SELECTED TEXT:
****************************************

Appellant's first assignment of error addresses the issue of whether the field sobriety tests were conducted in strict compliance with National Highway Traffic Safety Administration ("NHTSA") regulations. Appellant contends that the trial court erred in admitting into evidence the walk and turn test and the one-legged stand test as the tests were not administered in strict compliance as required by State v. Homan (2000), 89 Ohio St.3d 421, and, therefore, should have been excluded. Without that evidence, appellant asserts there was insufficient evidence with which to convict him of operating a motor vehicle under while under the influence of alcohol.
There are three methods of challenging, on appeal, a trial court's ruling on a motion to suppress. First, an appellant may challenge the trial court's findings of fact. In reviewing a challenge of this nature, an appellate court must determine whether the trial court's findings of fact are against the manifest weight of the evidence. See State v. Fanning (1982), 1 Ohio St.3d 19; State v. Klein (1991), 73 Ohio App.3d 486; and State v. Guysinger (1993), 86 Ohio App.3d 592. Second, an appellant may argue the trial court failed to apply the appropriate test or correct law to the findings of fact. In that case, an appellate court can reverse the trial court for committing an error of law. See State v. Williams (1993), 86 Ohio App.3d 37 . Finally, assuming the trial court's findings of fact are not against the manifest weight of the evidence and it has properly identified the law to be applied, an appellant may argue the trial court has incorrectly decided the ultimate or final issue raised in the motion to suppress. When reviewing this type of claim, an appellate court must independently determine, without deference to the trial court's conclusion, whether the facts meet the appropriate legal standard in any given case. State v. Curry (1994), 95 Ohio App.3d 93; State v. Claytor (1993), 85 Ohio App.3d 623; Guysinger, supra.

****************************************

DATA SHOWN:
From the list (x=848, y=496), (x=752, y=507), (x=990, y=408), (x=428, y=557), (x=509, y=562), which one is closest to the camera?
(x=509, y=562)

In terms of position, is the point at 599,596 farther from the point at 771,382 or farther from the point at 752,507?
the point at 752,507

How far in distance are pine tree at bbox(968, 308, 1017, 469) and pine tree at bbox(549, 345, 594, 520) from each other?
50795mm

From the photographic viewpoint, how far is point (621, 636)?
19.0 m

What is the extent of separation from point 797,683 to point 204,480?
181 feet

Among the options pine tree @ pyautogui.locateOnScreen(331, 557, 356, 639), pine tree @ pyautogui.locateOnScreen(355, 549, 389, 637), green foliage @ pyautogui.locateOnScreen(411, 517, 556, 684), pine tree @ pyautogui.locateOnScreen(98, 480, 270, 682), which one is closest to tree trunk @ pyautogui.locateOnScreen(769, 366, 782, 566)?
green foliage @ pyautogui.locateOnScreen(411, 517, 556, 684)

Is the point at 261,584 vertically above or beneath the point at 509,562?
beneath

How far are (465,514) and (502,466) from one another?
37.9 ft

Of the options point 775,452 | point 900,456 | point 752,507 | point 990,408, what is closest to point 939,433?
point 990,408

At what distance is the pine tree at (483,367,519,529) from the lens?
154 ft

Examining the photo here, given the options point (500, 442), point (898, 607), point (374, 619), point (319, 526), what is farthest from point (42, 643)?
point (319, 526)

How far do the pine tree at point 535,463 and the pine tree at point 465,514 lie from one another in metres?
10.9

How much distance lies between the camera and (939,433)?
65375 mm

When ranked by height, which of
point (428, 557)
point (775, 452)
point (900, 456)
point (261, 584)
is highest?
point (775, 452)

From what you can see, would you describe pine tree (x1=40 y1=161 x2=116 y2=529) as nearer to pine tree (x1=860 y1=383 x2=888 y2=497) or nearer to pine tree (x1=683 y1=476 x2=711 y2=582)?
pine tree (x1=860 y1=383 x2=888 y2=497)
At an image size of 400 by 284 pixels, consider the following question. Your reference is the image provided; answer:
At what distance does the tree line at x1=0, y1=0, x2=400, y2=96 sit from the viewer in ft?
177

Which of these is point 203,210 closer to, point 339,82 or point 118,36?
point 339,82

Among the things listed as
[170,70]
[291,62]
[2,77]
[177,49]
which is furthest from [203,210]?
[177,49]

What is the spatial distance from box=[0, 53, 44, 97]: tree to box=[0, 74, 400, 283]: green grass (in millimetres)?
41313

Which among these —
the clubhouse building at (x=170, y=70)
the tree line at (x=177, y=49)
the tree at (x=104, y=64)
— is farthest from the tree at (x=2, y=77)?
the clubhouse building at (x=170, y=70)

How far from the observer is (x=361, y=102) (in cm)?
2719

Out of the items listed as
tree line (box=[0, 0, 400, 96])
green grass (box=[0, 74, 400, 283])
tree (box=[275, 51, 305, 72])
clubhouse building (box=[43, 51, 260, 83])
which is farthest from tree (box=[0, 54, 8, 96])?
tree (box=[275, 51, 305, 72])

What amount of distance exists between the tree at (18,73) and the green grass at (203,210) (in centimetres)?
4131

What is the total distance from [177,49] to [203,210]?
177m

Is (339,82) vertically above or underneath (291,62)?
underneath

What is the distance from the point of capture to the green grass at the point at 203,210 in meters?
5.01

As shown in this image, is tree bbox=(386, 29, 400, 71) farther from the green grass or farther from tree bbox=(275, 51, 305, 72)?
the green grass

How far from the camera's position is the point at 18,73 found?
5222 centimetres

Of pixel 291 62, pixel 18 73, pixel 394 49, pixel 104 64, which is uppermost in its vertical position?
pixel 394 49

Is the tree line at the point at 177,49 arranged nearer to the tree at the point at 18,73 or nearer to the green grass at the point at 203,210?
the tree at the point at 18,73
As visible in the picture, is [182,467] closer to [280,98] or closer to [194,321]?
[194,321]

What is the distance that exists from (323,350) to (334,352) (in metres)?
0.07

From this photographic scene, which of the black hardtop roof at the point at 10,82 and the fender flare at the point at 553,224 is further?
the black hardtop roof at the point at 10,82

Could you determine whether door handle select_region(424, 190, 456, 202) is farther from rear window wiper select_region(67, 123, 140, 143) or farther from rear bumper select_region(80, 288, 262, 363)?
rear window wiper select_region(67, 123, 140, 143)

****************************************

TO-DO LIST:
- 1) Translate this sentence from the appellate opinion into Spanish: "There are three methods of challenging, on appeal, a trial court's ruling on a motion to suppress."
- 2) Write out the lines of the listing exactly, starting with the line that contains "What is the distance that" and going on through the last line of the listing.

RESULTS OF THE EXERCISE:
- 1) Existen tres métodos para impugnar, en apelación, la resolución de un tribunal de primera instancia sobre una moción para suprimir pruebas.

- 2)
What is the distance that exists from (323,350) to (334,352) (in metres)?
0.07

From this photographic scene, which of the black hardtop roof at the point at 10,82 and the fender flare at the point at 553,224 is further?
the black hardtop roof at the point at 10,82

Could you determine whether door handle select_region(424, 190, 456, 202) is farther from rear window wiper select_region(67, 123, 140, 143) or farther from rear bumper select_region(80, 288, 262, 363)?
rear window wiper select_region(67, 123, 140, 143)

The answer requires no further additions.